I paid little attention to the first film when it came out. I vaguely knew about it because people on the radio talked about it (notably Messrs Kermode and Mayo), mainly in the light of "what big movie franchise is going to follow on from the success of the 'Harry Potter' and 'Twilight' series of films?". But I didn't read the books (which I understood where aimed at a teenager audience, which I'm increasingly finding I'm not), and I didn't pay any attention to the success of it, and when the second film came out I paid no attention to that one either.

Except then came Netflix. They held the rights to the first movie and kept it up on their home page, so whenever you went to see something else there it was, staring you in the face saying "big Hollywood movie you haven't seen yet". And since the little I knew about it was 'dystopian sci-fi' rather than 'supernatural/dark' I thought ok, I'll watch it. And then I found the next movie - Catching Fire - was not yet on Netflix but WAS at the local RedBox DVD rental kiosk, off I went to said rental kiosk that very same day to get the second one, the first having been so good.

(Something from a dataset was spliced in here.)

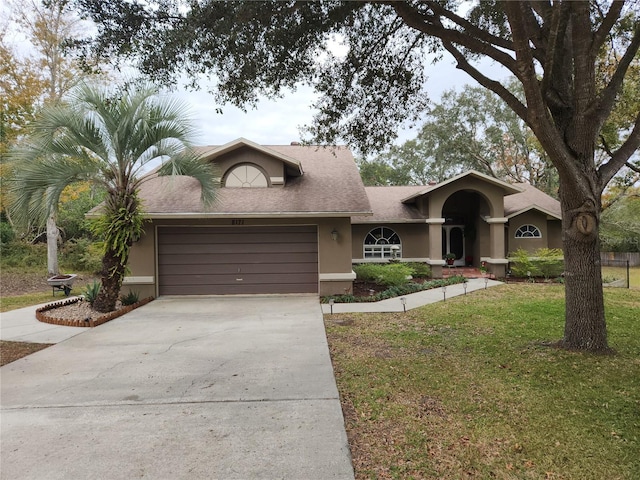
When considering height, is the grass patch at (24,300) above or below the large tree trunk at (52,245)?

Then I insisted Gloria watch them both also, so I got to see them again. Then the third movie was about to come out, so had to watch the first two again also before heading to the cinema to see the third on the day it was released.

And when you tie in the original novels themselves, the websites, wikis, discussions and of course the Mark Kermode reviews, which are all very positive, you realise that Suzanne Collins created a story, a world, a future, a set of characters... an entire THING with tremendous originality and strength. And the people who made the books into films managed to do so without breaking it too much, which is always something of an achievement - but now can you imagine Caesar Flickerman being played by anyone other than Stanley Tucci? Or President Snow being anything other than just like Donald Sutherland's portrayal? Jennifer Lawrence herself is, of course, wonderfully intense as Katniss, basically spending three films (so far) telling her potential suitors 'stop bothering me with romance questions, I haven't got time for such things right now' while the world seems to coalesce around her, gravitationally bound to her Mockingjay persona.

Add to that the climax of 'Catching Fire' - the arrow in the sky, breaking the dome and the arena, the world literally and metaphorically crashing down as the rebellion is suddenly revealed... those are the moments a writer can put in a book and can fail in conversion to the screen. Here they got everything - the tension, the timing, the effects, the walk into the unknown - everything correct. And as the sky shatters and the dome comes crashing down, you really do have no clue what's going to happen next. And to get to that state at the end of a second film in a sequence is very impressive indeed.

The third one doesn't make the inclusion because I've only seen it once and it seemed to be a holding pattern to some extent - not sure of the value (other than financial, which is the main one I suppose) or having the third film. I fully expect the fourth and final one to be right up there when it comes out in November, however, and I'll be sure to use its release as an excuse to watch the first three again.

I really do love it. But there's one that still stands above it.